Explorations of movement and how to implement it to our idea of the work were made during a workshop that Hsuan Chao 趙萱 gave us on how to approach movement based on our imagination. Our few tryouts were then focused on serving nasgitel (literally a hot, sweet and thick tea), starting from the production of sugar. We wanted to use the architecture of Galeri Lorong and play with the dropping of sugar, walking, moving, delivering. This included serving the tea to the public of the gallery. Our first tryouts were of some pulley systems that did not make it to the final version of the work PP Couta designed a few advertisements and illustrations exploring the topic of sugar and the bad connotations that it can carry, like teeth problems. Lily Pellaud compiled sounds to create an immersive experience for the audience.

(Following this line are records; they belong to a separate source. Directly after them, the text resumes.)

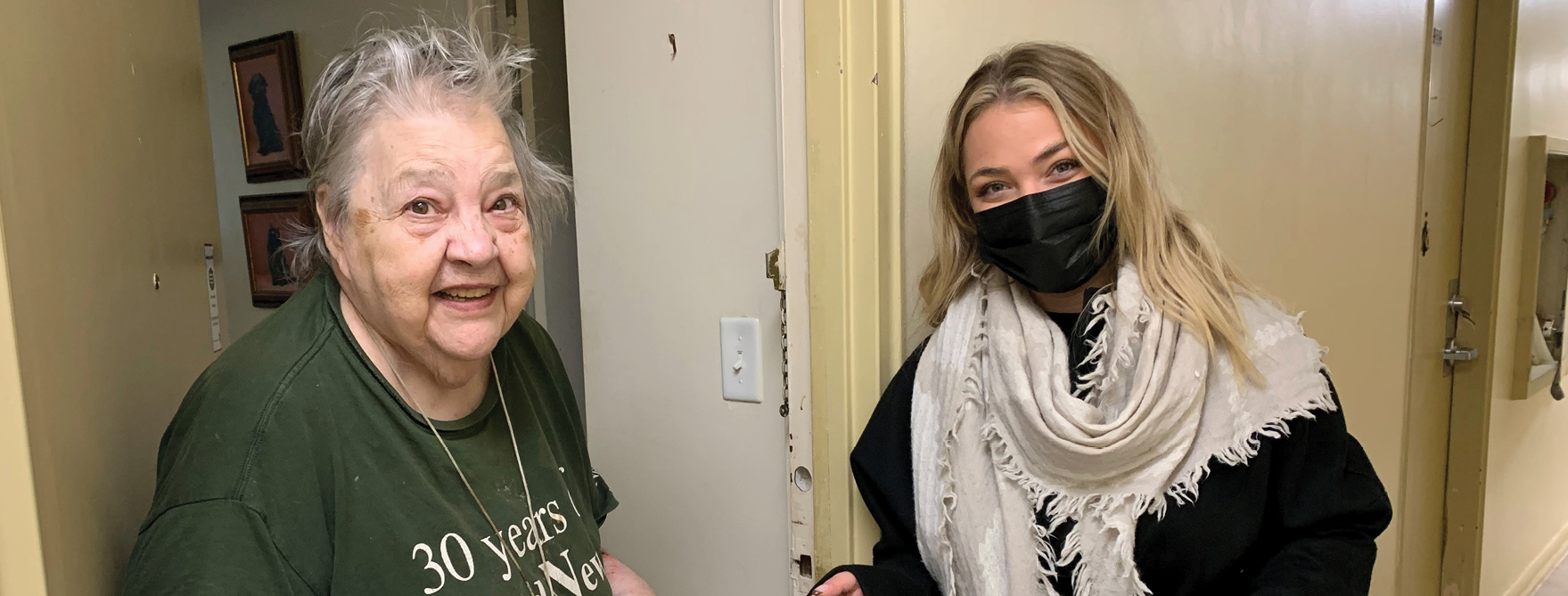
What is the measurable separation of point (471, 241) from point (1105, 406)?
754 mm

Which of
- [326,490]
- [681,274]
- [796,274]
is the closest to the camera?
[326,490]

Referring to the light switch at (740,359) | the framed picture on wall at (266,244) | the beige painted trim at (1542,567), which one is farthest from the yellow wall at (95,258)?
the beige painted trim at (1542,567)

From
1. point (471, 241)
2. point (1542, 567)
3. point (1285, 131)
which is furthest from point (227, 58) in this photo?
point (1542, 567)

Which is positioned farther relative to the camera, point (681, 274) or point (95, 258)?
point (681, 274)

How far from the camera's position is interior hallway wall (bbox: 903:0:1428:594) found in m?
1.22

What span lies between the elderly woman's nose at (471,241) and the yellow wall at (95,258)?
0.95ft

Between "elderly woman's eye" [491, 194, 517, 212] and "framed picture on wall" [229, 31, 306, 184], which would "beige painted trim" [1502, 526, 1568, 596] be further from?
"framed picture on wall" [229, 31, 306, 184]

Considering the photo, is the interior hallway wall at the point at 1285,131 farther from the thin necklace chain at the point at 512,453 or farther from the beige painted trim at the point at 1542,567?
the beige painted trim at the point at 1542,567

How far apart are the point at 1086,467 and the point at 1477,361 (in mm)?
1949

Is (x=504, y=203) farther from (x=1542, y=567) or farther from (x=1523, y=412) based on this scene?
(x=1542, y=567)

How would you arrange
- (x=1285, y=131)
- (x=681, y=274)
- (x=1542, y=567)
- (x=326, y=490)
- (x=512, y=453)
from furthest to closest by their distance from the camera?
(x=1542, y=567) < (x=1285, y=131) < (x=681, y=274) < (x=512, y=453) < (x=326, y=490)

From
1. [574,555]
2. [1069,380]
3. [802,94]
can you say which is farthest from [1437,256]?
[574,555]

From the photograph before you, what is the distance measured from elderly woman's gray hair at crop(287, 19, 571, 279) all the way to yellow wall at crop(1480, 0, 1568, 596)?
2560 millimetres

These became present in the performance as the Menu that was presented and the audio that was played from three different channels (each performer carried a speaker) respectively. Creating the props (tea pot and attire) was also subject to a lot of playful conversations where we pushed how ridiculous we can go, without exaggerating. The fabrication of the teapot helmet was rather challenging, as we tried to figure out how to make it functional and aesthetically pleasing. We always aimed to show playful elements in the performance in this quite heavy topic.The process of conceiving this piece was rather easy going and entertaining, with lots of conversations and experimentation. The idea of having fun together was at the core of the artwork.